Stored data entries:

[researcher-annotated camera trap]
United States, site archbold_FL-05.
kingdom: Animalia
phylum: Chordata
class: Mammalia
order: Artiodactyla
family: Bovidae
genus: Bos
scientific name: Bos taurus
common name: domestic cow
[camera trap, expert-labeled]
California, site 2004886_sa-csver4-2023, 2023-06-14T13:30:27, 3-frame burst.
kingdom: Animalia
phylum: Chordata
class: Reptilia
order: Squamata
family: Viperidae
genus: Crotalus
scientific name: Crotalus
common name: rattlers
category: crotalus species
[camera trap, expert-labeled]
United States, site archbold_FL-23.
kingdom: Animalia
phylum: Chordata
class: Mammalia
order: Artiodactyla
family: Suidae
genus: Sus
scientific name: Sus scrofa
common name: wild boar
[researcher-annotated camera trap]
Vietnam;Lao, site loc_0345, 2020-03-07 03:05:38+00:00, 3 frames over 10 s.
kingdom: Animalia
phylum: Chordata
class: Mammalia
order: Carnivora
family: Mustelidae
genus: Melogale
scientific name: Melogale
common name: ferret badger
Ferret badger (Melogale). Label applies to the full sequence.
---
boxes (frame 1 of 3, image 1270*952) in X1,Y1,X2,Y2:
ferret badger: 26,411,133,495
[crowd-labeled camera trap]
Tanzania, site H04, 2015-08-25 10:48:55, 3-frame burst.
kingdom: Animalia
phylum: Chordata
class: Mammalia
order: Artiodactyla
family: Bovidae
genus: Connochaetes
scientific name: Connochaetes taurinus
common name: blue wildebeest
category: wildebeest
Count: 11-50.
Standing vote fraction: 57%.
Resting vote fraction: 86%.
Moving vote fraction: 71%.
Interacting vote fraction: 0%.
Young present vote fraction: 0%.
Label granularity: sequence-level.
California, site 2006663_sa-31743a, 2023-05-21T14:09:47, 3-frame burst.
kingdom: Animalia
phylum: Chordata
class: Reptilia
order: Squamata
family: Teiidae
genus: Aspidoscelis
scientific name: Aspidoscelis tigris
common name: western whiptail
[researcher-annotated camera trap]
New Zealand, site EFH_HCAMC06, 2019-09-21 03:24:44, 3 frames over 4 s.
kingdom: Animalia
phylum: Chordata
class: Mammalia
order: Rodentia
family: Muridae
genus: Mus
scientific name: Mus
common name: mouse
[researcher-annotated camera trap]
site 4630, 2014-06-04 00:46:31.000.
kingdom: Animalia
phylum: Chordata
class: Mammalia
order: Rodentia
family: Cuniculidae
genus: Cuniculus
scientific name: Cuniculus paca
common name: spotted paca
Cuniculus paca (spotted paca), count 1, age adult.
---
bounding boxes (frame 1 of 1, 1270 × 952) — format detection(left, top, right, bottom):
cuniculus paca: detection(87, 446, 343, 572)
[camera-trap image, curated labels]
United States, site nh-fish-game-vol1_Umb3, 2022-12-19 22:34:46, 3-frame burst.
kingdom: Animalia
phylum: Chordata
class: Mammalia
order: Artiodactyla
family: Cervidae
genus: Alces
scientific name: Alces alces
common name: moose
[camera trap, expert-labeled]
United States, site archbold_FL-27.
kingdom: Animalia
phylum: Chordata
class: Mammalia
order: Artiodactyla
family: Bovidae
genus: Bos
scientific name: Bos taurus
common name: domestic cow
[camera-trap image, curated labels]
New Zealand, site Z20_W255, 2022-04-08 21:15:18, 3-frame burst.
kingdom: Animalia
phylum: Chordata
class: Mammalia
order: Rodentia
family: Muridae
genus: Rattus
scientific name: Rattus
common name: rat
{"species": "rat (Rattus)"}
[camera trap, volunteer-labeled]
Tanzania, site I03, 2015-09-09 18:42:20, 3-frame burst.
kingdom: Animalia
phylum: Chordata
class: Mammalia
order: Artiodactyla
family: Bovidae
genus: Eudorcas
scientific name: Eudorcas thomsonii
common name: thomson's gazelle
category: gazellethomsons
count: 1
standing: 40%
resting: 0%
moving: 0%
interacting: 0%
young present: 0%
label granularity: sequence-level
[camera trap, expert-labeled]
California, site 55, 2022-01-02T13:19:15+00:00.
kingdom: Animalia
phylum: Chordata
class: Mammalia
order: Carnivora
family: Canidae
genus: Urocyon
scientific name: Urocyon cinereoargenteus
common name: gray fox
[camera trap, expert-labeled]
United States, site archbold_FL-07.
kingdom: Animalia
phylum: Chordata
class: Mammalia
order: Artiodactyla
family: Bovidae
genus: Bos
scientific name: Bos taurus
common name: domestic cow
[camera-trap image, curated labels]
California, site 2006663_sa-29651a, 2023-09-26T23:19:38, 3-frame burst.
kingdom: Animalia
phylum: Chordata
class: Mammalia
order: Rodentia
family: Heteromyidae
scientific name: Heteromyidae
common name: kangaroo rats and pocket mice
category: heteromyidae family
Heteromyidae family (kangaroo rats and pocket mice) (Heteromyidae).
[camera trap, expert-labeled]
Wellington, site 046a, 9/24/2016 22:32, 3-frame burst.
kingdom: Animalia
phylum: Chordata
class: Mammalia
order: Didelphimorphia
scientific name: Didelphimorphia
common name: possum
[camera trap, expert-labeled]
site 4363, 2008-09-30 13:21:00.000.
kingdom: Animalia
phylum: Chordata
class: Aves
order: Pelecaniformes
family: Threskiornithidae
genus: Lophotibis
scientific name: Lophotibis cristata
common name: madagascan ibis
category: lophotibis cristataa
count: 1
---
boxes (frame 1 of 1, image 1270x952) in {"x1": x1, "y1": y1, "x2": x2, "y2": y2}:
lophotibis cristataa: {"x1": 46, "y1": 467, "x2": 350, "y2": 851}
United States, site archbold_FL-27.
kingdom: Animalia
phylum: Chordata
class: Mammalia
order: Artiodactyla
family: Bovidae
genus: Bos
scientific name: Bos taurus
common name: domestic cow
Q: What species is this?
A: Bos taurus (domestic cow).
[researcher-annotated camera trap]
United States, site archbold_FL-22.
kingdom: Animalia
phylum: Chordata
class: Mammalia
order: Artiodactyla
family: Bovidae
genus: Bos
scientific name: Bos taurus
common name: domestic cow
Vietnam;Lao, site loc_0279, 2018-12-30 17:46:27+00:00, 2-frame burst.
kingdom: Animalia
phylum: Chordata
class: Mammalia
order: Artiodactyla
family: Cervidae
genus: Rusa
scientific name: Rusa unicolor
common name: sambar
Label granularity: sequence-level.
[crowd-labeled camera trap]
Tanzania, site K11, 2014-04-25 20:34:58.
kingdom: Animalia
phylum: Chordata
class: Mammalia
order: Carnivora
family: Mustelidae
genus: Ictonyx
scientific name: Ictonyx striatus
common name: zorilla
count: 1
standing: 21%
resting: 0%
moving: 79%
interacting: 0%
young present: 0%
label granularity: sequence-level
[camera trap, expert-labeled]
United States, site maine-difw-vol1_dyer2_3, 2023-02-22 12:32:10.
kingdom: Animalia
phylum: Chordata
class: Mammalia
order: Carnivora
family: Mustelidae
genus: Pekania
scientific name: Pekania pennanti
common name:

_What you need to do_: With every word kept as it is, set down the entries again.

_Answer below_:
[researcher-annotated camera trap]
United States, site archbold_FL-05.
kingdom: Animalia
phylum: Chordata
class: Mammalia
order: Artiodactyla
family: Bovidae
genus: Bos
scientific name: Bos taurus
common name: domestic cow
[camera trap, expert-labeled]
California, site 2004886_sa-csver4-2023, 2023-06-14T13:30:27, 3-frame burst.
kingdom: Animalia
phylum: Chordata
class: Reptilia
order: Squamata
family: Viperidae
genus: Crotalus
scientific name: Crotalus
common name: rattlers
category: crotalus species
[camera trap, expert-labeled]
United States, site archbold_FL-23.
kingdom: Animalia
phylum: Chordata
class: Mammalia
order: Artiodactyla
family: Suidae
genus: Sus
scientific name: Sus scrofa
common name: wild boar
[researcher-annotated camera trap]
Vietnam;Lao, site loc_0345, 2020-03-07 03:05:38+00:00, 3 frames over 10 s.
kingdom: Animalia
phylum: Chordata
class: Mammalia
order: Carnivora
family: Mustelidae
genus: Melogale
scientific name: Melogale
common name: ferret badger
Ferret badger (Melogale). Label applies to the full sequence.
---
boxes (frame 1 of 3, image 1270*952) in X1,Y1,X2,Y2:
ferret badger: 26,411,133,495
[crowd-labeled camera trap]
Tanzania, site H04, 2015-08-25 10:48:55, 3-frame burst.
kingdom: Animalia
phylum: Chordata
class: Mammalia
order: Artiodactyla
family: Bovidae
genus: Connochaetes
scientific name: Connochaetes taurinus
common name: blue wildebeest
category: wildebeest
Count: 11-50.
Standing vote fraction: 57%.
Resting vote fraction: 86%.
Moving vote fraction: 71%.
Interacting vote fraction: 0%.
Young present vote fraction: 0%.
Label granularity: sequence-level.
California, site 2006663_sa-31743a, 2023-05-21T14:09:47, 3-frame burst.
kingdom: Animalia
phylum: Chordata
class: Reptilia
order: Squamata
family: Teiidae
genus: Aspidoscelis
scientific name: Aspidoscelis tigris
common name: western whiptail
[researcher-annotated camera trap]
New Zealand, site EFH_HCAMC06, 2019-09-21 03:24:44, 3 frames over 4 s.
kingdom: Animalia
phylum: Chordata
class: Mammalia
order: Rodentia
family: Muridae
genus: Mus
scientific name: Mus
common name: mouse
[researcher-annotated camera trap]
site 4630, 2014-06-04 00:46:31.000.
kingdom: Animalia
phylum: Chordata
class: Mammalia
order: Rodentia
family: Cuniculidae
genus: Cuniculus
scientific name: Cuniculus paca
common name: spotted paca
Cuniculus paca (spotted paca), count 1, age adult.
---
bounding boxes (frame 1 of 1, 1270 × 952) — format detection(left, top, right, bottom):
cuniculus paca: detection(87, 446, 343, 572)
[camera-trap image, curated labels]
United States, site nh-fish-game-vol1_Umb3, 2022-12-19 22:34:46, 3-frame burst.
kingdom: Animalia
phylum: Chordata
class: Mammalia
order: Artiodactyla
family: Cervidae
genus: Alces
scientific name: Alces alces
common name: moose
[camera trap, expert-labeled]
United States, site archbold_FL-27.
kingdom: Animalia
phylum: Chordata
class: Mammalia
order: Artiodactyla
family: Bovidae
genus: Bos
scientific name: Bos taurus
common name: domestic cow
[camera-trap image, curated labels]
New Zealand, site Z20_W255, 2022-04-08 21:15:18, 3-frame burst.
kingdom: Animalia
phylum: Chordata
class: Mammalia
order: Rodentia
family: Muridae
genus: Rattus
scientific name: Rattus
common name: rat
{"species": "rat (Rattus)"}
[camera trap, volunteer-labeled]
Tanzania, site I03, 2015-09-09 18:42:20, 3-frame burst.
kingdom: Animalia
phylum: Chordata
class: Mammalia
order: Artiodactyla
family: Bovidae
genus: Eudorcas
scientific name: Eudorcas thomsonii
common name: thomson's gazelle
category: gazellethomsons
count: 1
standing: 40%
resting: 0%
moving: 0%
interacting: 0%
young present: 0%
label granularity: sequence-level
[camera trap, expert-labeled]
California, site 55, 2022-01-02T13:19:15+00:00.
kingdom: Animalia
phylum: Chordata
class: Mammalia
order: Carnivora
family: Canidae
genus: Urocyon
scientific name: Urocyon cinereoargenteus
common name: gray fox
[camera trap, expert-labeled]
United States, site archbold_FL-07.
kingdom: Animalia
phylum: Chordata
class: Mammalia
order: Artiodactyla
family: Bovidae
genus: Bos
scientific name: Bos taurus
common name: domestic cow
[camera-trap image, curated labels]
California, site 2006663_sa-29651a, 2023-09-26T23:19:38, 3-frame burst.
kingdom: Animalia
phylum: Chordata
class: Mammalia
order: Rodentia
family: Heteromyidae
scientific name: Heteromyidae
common name: kangaroo rats and pocket mice
category: heteromyidae family
Heteromyidae family (kangaroo rats and pocket mice) (Heteromyidae).
[camera trap, expert-labeled]
Wellington, site 046a, 9/24/2016 22:32, 3-frame burst.
kingdom: Animalia
phylum: Chordata
class: Mammalia
order: Didelphimorphia
scientific name: Didelphimorphia
common name: possum
[camera trap, expert-labeled]
site 4363, 2008-09-30 13:21:00.000.
kingdom: Animalia
phylum: Chordata
class: Aves
order: Pelecaniformes
family: Threskiornithidae
genus: Lophotibis
scientific name: Lophotibis cristata
common name: madagascan ibis
category: lophotibis cristataa
count: 1
---
boxes (frame 1 of 1, image 1270x952) in {"x1": x1, "y1": y1, "x2": x2, "y2": y2}:
lophotibis cristataa: {"x1": 46, "y1": 467, "x2": 350, "y2": 851}
United States, site archbold_FL-27.
kingdom: Animalia
phylum: Chordata
class: Mammalia
order: Artiodactyla
family: Bovidae
genus: Bos
scientific name: Bos taurus
common name: domestic cow
Q: What species is this?
A: Bos taurus (domestic cow).
[researcher-annotated camera trap]
United States, site archbold_FL-22.
kingdom: Animalia
phylum: Chordata
class: Mammalia
order: Artiodactyla
family: Bovidae
genus: Bos
scientific name: Bos taurus
common name: domestic cow
Vietnam;Lao, site loc_0279, 2018-12-30 17:46:27+00:00, 2-frame burst.
kingdom: Animalia
phylum: Chordata
class: Mammalia
order: Artiodactyla
family: Cervidae
genus: Rusa
scientific name: Rusa unicolor
common name: sambar
Label granularity: sequence-level.
[crowd-labeled camera trap]
Tanzania, site K11, 2014-04-25 20:34:58.
kingdom: Animalia
phylum: Chordata
class: Mammalia
order: Carnivora
family: Mustelidae
genus: Ictonyx
scientific name: Ictonyx striatus
common name: zorilla
count: 1
standing: 21%
resting: 0%
moving: 79%
interacting: 0%
young present: 0%
label granularity: sequence-level
[camera trap, expert-labeled]
United States, site maine-difw-vol1_dyer2_3, 2023-02-22 12:32:10.
kingdom: Animalia
phylum: Chordata
class: Mammalia
order: Carnivora
family: Mustelidae
genus: Pekania
scientific name: Pekania pennanti
common name:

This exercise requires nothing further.